What keeps you motivated working in the lab?

Nilay: It is a lot easier to remain motivated when things are working well during the project. However, it gets difficult when things do not work according to the plan. 
I am fortunate enough to have a bunch of fantastic people around me, including my colleagues and friends who helped me remain motivated. 
You recently finished your PhD, what’s the most important thing that you learnt during your PhD?

Nilay: The most important thing I learnt from my PhD was the art of perseverance. At times, it was important to remain patient and keep working hard. 

More on Nilay's publication: Shah, Maqbool et al., (2018) Molecular Cell and Helmholtz Zentrum Press Release

Alex Wolf talks about his research and why it fascinates him

Dr. Alex Wolf is a postdoctoral fellow in the Theis Lab of the Institute of Computational Biology.

In your recent publication you developed a computational approach for the analysis of single cell gene expression data. What makes this research so important?

Alex: By reporting distributions over single cells, single-cell data provides a whole different level of insight compared to bulk data, which only report tissue averages. We all know that the average income of a country doesn't tell us much about the well-being of its citizens: a decently appearing average could hide the fact that there are a lot of poor people with a single billionaire. Similarly, many diseases are extremely heterogeneous in terms of their cellular composition. By contrast, different individual humans become more similar at the single-cell level, when ignoring the cellular composition. That is, many differences between humans are due to their different cellular compositions. This is also why a project like the Human Cell Atlas makes sense: the cells of very few individuals can serve as a generic reference for the basic building blocks of life for all humans.

Scanpy is a toolbox providing the canonical data analysis methods for gene expression data at the scale of millions of cells. Hence, it is able to deal with the amount of data generated in the Human Cell Atlas and can be used for jointly analyzing - aggregating - published studies.

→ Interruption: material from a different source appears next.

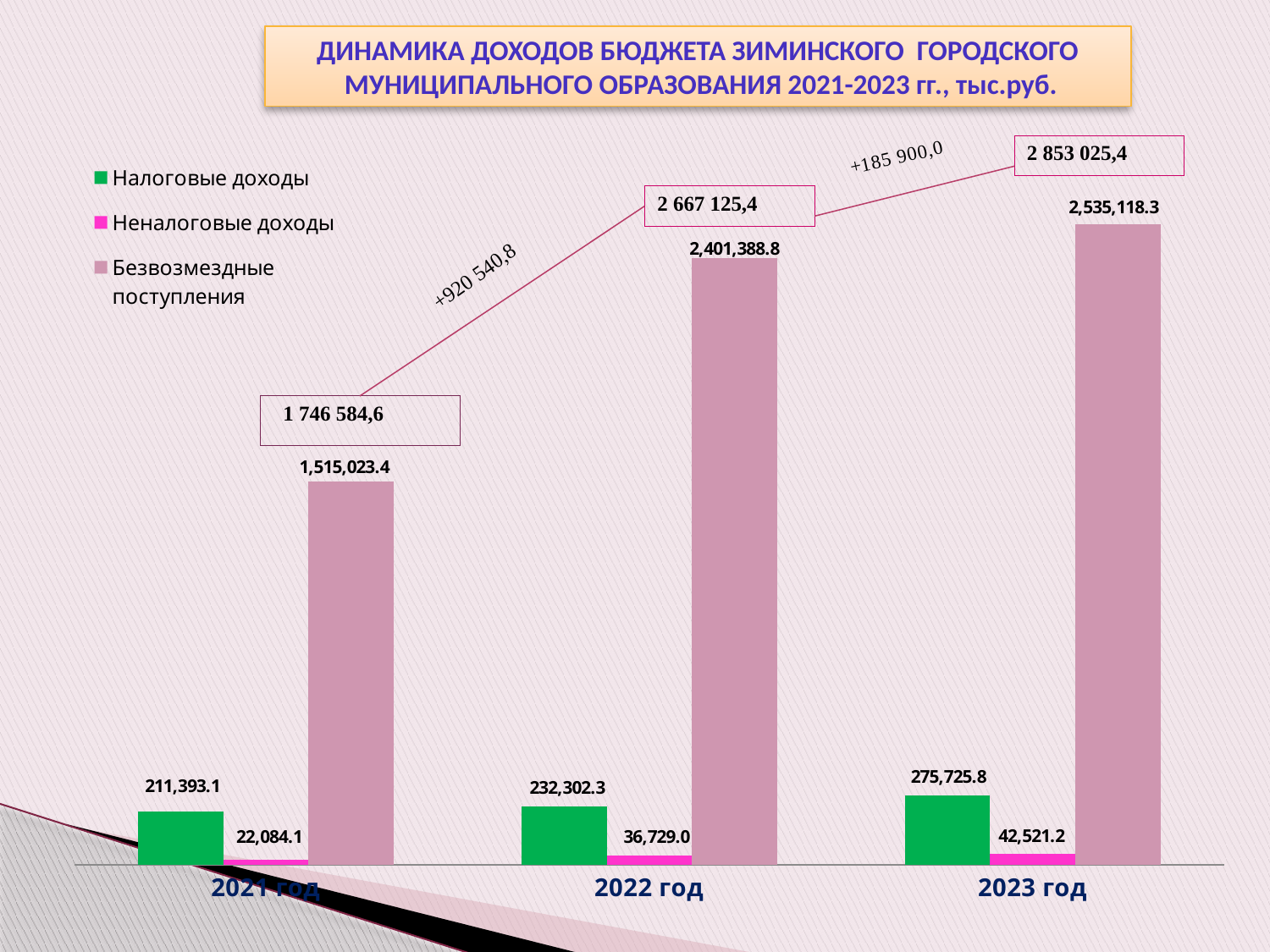
In which year is Неналоговые доходы the lowest? 2021 год What is the value of Неналоговые доходы for 2023 год? 42,521.2 What kind of chart is shown on the slide? Bar chart Do the values of Безвозмездные поступления rise or fall from 2021 год to 2023 год? Rise What is the value of Безвозмездные поступления for 2022 год? 2,401,388.8 What is the value of Налоговые доходы for 2023 год? 275,725.8 How many series does the legend list? 3 How many years are shown on the x axis? 3 What is the difference between Налоговые доходы in 2022 год and 2021 год? 20,909.2 Which is larger: Неналоговые доходы in 2022 год or Налоговые доходы in 2021 год? Налоговые доходы in 2021 год In which year is Безвозмездные поступления the highest? 2023 год What is the value of Налоговые доходы for 2021 год? 211,393.1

What is the biggest challenge in your work?

Alex: Understanding fundamental questions that biologists ask and finding efficient ways for writing tools that helps answering these: the challenge is to balance the strive for beautiful concepts and code with "making things work" and the need of addressing biological details. Being good at guessing what can be computed and what cannot.

What motivates you to pursue this particular research line?

Alex: It is a highly dynamic, lively research field with potentially a lot of applied and fundamental impact.